How should a human being respond to injustice? The pain. The anger. The disbelief.
It has been 43 years since a 17-year-old Sharron Davies was denied Olympic gold at the 1980 Moscow Olympics by East Germany’s steroid-enhanced Petra Schneider. The Communist nation’s notorious doping system afflicted up to 15,000 athletes – many of them innocent girls, now broken women with horrific health problems – and shattered the medal dreams of athletes worldwide. But still the International Olympic Committee (IOC) refuses to change the record books. And so, the lie lingers on: ‘Sharron Davies – Olympic silver medallist’. Has she found resolution? Can she?
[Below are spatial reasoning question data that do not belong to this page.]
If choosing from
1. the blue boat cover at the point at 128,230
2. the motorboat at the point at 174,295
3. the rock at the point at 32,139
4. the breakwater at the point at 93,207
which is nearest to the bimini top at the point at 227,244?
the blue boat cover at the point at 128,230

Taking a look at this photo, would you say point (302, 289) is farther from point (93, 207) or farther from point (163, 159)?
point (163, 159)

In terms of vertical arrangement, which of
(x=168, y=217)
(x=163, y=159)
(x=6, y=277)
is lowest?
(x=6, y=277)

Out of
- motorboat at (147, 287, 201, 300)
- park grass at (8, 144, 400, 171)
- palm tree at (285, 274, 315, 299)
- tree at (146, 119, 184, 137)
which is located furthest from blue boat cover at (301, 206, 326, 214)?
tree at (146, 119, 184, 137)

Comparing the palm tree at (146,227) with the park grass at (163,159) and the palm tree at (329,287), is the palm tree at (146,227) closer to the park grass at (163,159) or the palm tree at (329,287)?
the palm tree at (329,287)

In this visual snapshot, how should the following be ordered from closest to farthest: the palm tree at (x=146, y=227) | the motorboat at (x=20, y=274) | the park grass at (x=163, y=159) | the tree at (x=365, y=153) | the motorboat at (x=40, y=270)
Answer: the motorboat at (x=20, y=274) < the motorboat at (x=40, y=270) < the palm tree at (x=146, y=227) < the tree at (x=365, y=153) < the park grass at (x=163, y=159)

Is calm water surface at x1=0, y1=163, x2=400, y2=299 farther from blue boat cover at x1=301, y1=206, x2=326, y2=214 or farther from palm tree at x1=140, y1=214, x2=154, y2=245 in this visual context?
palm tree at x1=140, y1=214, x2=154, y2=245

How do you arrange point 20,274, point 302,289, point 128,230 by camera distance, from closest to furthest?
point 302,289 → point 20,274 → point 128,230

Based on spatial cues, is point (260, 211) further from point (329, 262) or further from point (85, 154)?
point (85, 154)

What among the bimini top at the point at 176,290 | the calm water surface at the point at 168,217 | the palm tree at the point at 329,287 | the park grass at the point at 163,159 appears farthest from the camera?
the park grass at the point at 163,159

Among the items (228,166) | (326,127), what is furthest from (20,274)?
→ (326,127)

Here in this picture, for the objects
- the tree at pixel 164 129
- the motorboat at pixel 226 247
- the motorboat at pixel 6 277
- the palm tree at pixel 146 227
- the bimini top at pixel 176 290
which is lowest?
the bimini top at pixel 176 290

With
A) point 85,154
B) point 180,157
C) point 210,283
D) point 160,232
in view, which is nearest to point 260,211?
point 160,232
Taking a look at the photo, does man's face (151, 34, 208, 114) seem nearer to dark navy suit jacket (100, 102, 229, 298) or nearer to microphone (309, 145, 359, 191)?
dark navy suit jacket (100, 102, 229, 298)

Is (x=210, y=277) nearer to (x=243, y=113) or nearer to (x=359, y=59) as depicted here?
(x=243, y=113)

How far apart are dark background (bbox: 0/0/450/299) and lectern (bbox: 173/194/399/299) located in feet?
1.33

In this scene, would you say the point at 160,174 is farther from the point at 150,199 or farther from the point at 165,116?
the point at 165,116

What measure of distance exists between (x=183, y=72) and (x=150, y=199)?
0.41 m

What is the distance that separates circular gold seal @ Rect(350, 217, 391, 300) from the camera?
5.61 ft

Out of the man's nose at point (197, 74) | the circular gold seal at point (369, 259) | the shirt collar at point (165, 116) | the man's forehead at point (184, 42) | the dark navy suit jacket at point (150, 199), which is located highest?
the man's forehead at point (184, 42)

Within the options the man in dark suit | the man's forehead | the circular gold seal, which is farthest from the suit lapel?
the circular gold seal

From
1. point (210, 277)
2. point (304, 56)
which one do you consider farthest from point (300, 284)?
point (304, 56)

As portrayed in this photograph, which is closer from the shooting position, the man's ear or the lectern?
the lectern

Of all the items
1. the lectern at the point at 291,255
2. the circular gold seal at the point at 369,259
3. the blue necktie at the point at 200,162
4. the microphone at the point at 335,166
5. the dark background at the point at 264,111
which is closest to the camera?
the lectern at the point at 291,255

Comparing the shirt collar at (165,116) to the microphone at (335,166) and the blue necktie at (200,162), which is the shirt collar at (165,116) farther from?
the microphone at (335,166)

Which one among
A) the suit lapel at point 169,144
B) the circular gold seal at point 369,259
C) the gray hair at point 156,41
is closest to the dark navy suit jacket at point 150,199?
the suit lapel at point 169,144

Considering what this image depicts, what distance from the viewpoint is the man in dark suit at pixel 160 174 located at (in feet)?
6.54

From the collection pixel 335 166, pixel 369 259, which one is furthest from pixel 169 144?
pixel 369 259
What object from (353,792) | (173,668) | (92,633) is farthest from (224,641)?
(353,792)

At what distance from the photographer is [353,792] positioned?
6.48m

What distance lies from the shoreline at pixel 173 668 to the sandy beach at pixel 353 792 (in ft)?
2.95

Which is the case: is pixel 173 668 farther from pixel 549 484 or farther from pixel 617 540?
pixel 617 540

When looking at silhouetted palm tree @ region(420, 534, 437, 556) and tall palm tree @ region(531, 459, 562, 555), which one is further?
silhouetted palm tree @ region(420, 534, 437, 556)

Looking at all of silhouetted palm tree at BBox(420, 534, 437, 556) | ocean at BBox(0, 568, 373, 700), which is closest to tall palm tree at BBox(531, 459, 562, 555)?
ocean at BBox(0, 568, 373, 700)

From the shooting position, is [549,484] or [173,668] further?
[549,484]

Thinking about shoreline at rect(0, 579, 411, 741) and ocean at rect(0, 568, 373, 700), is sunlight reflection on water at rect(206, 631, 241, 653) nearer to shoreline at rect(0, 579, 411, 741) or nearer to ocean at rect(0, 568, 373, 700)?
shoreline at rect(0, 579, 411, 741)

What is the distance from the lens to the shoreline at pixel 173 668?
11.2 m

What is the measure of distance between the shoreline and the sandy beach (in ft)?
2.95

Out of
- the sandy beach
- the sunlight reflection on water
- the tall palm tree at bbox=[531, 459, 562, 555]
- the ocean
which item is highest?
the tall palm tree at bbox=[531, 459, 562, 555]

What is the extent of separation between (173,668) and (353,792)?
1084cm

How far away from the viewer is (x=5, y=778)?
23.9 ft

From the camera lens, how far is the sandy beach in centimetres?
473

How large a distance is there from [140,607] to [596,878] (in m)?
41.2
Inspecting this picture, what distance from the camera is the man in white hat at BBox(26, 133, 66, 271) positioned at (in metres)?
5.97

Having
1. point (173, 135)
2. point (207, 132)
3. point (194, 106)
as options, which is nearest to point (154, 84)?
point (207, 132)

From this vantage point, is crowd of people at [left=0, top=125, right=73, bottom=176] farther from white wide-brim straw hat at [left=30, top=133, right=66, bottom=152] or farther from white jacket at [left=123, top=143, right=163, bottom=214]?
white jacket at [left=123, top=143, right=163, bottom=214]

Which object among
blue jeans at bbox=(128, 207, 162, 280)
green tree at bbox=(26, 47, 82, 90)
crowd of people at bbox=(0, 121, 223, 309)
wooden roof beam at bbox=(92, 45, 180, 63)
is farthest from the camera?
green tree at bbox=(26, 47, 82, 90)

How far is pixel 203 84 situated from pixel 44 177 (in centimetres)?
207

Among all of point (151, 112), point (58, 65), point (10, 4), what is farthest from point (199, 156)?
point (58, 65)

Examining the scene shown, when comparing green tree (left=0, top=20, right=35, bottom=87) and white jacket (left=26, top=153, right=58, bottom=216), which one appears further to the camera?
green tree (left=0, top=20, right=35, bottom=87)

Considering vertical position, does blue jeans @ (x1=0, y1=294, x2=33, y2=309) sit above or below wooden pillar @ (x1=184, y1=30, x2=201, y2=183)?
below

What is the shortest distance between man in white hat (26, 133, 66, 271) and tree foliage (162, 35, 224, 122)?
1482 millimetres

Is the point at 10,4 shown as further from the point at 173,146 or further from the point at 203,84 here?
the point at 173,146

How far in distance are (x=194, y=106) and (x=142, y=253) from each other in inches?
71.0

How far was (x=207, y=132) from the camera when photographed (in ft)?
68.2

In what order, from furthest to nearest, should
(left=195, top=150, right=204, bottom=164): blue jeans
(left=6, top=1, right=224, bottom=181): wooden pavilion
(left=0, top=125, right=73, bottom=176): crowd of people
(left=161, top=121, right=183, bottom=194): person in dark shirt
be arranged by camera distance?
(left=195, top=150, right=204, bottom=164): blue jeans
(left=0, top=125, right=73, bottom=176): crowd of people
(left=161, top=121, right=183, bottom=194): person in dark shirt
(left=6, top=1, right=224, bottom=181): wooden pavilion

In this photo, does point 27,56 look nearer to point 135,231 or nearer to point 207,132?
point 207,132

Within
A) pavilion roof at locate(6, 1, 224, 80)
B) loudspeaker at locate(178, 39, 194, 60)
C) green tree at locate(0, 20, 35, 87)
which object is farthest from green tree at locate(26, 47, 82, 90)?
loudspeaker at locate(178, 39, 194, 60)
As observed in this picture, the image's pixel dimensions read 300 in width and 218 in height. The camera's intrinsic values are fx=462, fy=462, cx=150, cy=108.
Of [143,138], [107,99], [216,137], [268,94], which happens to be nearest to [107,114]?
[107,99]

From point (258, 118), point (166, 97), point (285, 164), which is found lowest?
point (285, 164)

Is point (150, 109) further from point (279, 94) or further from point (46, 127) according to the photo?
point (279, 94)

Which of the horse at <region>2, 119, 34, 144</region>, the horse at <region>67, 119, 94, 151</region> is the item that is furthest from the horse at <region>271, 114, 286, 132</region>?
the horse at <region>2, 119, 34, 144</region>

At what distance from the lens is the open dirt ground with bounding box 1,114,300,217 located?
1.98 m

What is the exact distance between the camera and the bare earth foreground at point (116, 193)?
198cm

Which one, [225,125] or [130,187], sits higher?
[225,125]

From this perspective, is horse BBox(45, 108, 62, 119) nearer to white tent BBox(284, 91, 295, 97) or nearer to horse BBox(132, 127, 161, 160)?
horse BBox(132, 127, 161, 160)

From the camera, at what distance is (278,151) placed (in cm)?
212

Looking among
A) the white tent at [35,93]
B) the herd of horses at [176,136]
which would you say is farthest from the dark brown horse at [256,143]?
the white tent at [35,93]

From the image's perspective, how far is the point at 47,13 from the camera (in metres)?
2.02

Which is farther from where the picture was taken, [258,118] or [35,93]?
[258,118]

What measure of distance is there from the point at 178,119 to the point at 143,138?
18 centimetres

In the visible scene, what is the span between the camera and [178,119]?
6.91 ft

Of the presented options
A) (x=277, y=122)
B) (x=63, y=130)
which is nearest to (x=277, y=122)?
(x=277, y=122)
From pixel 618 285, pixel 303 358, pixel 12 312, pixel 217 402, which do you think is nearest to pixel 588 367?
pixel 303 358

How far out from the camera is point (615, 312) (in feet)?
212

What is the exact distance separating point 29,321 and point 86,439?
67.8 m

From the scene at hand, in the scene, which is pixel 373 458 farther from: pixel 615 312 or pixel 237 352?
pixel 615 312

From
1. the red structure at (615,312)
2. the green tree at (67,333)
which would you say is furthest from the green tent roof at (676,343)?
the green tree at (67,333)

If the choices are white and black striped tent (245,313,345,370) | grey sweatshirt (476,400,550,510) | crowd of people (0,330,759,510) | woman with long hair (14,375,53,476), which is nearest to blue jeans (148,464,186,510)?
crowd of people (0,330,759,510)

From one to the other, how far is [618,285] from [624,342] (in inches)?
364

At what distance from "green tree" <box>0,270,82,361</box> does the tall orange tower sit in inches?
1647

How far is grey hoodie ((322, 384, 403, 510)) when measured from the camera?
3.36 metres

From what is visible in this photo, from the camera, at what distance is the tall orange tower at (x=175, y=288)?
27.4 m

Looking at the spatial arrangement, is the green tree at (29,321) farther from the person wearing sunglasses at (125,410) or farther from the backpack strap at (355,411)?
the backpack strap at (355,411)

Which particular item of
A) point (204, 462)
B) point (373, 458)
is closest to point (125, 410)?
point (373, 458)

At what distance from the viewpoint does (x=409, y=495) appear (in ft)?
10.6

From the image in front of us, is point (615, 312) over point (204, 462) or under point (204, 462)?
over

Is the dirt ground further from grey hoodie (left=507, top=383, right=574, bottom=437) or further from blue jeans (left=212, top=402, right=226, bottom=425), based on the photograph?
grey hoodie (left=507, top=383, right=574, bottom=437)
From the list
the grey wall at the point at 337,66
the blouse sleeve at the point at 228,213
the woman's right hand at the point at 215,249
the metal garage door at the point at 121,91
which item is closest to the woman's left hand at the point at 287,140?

“It’s quite understood now, and accepted, that we were cheated out of those medals,” reflects Davies, now 60, from her home near Bath. “We’re still working hard behind the scenes to try and get that changed so that people can be recognised. I had friends that came fourth who no one has ever heard of, behind three East Germans, and their whole lives would have been different. And those people I feel immensely sorry for. That’s real injustice.
Sharron Davies on knowing East Germany was doping
But I had lots of opportunities that came my way, whether that’s working for the BBC, whether that’s just having this platform that success gave me, so I’m grateful for that. And I don’t know that being angry or having too much remorse is a really healthy thing. I think you have to use it in the right ways to try and change things for the next generation. Or for your kids. Or for all the people that you care about. But carrying it on your back like a backpack is a really unhealthy thing.”
This cool equanimity should not be mistaken for defeatism. Her campaign for restitution continues. Schneider once offered Davies her gold medal, but she refused. Not like this. Not without official ratification. “Even though we have doses of what they took on the day, how much that improved them by, who was taking (the drugs), where, when, how, who was giving it to them, the court cases, the personal acknowledgments… we have all of this and yet nothing’s ever been done. So I think the record books for me would be more important, weirdly, than the medal.”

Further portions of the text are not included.